Concerned About People? Then Set Them Free
February 6, 2012
As we celebrate Black History Month this month, I can’t help but think of an e-mail OCPA recently received. “If you guys were more concerned about people and less about money,” our correspondent wrote, “this state would be further along.”
I think our friend might be surprised to learn that my concern for people is exactly why I came to work at OCPA.
I consider myself a blessed person—a Christian, and a citizen of the United States of America—who happens to be black. My life has been blessed because my parents daily demonstrated the principles of individual responsibility, individual initiative, and individual freedom.
My parents stayed committed to this path despite naysayers both black and white. They ignored the government-incentivized delusions that my birth within wedlock made no difference, and they ignored the lie that being raised by a single parent or a relative is no different than being raised by a mom and dad.
I am truly grateful for my mom and dad, who just celebrated 33 years of marriage. Like my grandparents before them, they persevered, gladly doing things like janitorial work at night (as did I), working both full- and part-time jobs at the same time.
My parents, and what my family has passed on to me, are the reason I am who I am today. Not a government program. Not a government handout. Not even a government school (my parents educated me at home).
The Author of true freedom Himself says, “You will know the truth, and the truth will make you free.” The truth that faces us today is that the individual and the family possess the answer to the problems we face today as a nation.
What is unfortunate is that both society and government have waged a war on the individual and the family, and have exchanged the overtly evil chains of physical slavery for the subtle (but just as evil) chains of mental slavery to the idea that government and society hold the keys to a desirable future.
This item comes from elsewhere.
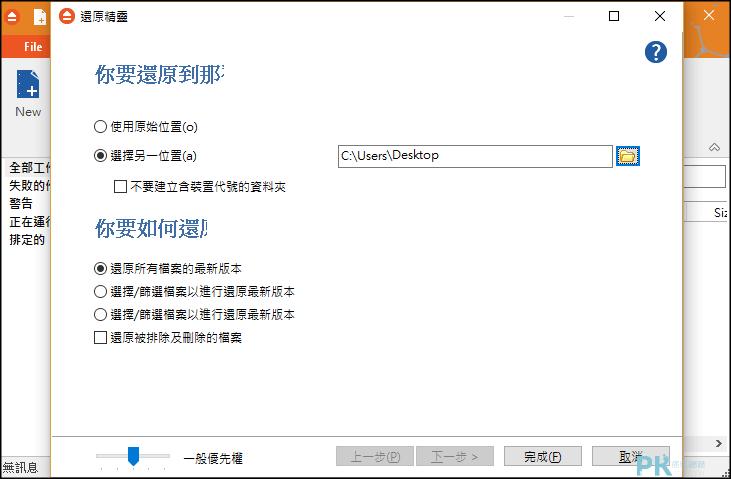 FBackup電腦檔案還原教學4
Exhibit A is the so-called War on Poverty. “Despite spending almost $16 trillion since the War on Poverty began in 1964,” The Heritage Foundation points out, “welfare programs have failed to reduce the causes of poverty, and instead have hurt many of the people they were intended to help. Poverty in America is overwhelmingly linked to the absence of fathers and a lack of work, but welfare payments have had the destructive effects of eroding marriage and the work ethic in low-income communities.”
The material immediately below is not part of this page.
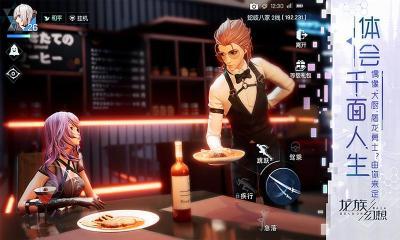 腾讯龙族幻想手游官方最新版下载图片1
Incentivizing out-of-wedlock births, assailing work and thrift, and assaulting the preeminence of a mom and dad’s place as the incubator of the future has led to the challenges we face today. The consequences of such destruction are seen in all races, but are particularly pronounced for blacks. I have personally witnessed this destruction.
With an out-of-wedlock birth rate of more than 70 percent, the generational destruction and separation of the family bears most of the blame for the economic challenges facing blacks. As even the liberal Oklahoma Policy Institute has acknowledged, “families headed by single mothers are four and a half times more likely to be in poverty (45.5 percent) than families headed by married couples (9.9 percent).”
To those who believe $16 trillion worth of failure isn’t enough, and who remain committed to growing the welfare state in Oklahoma, one is almost tempted to say: “If you guys were more concerned about people and less about money, this state would be further along.”
Jonathan Small, a Certified Public Accountant, is OCPA’s fiscal policy director.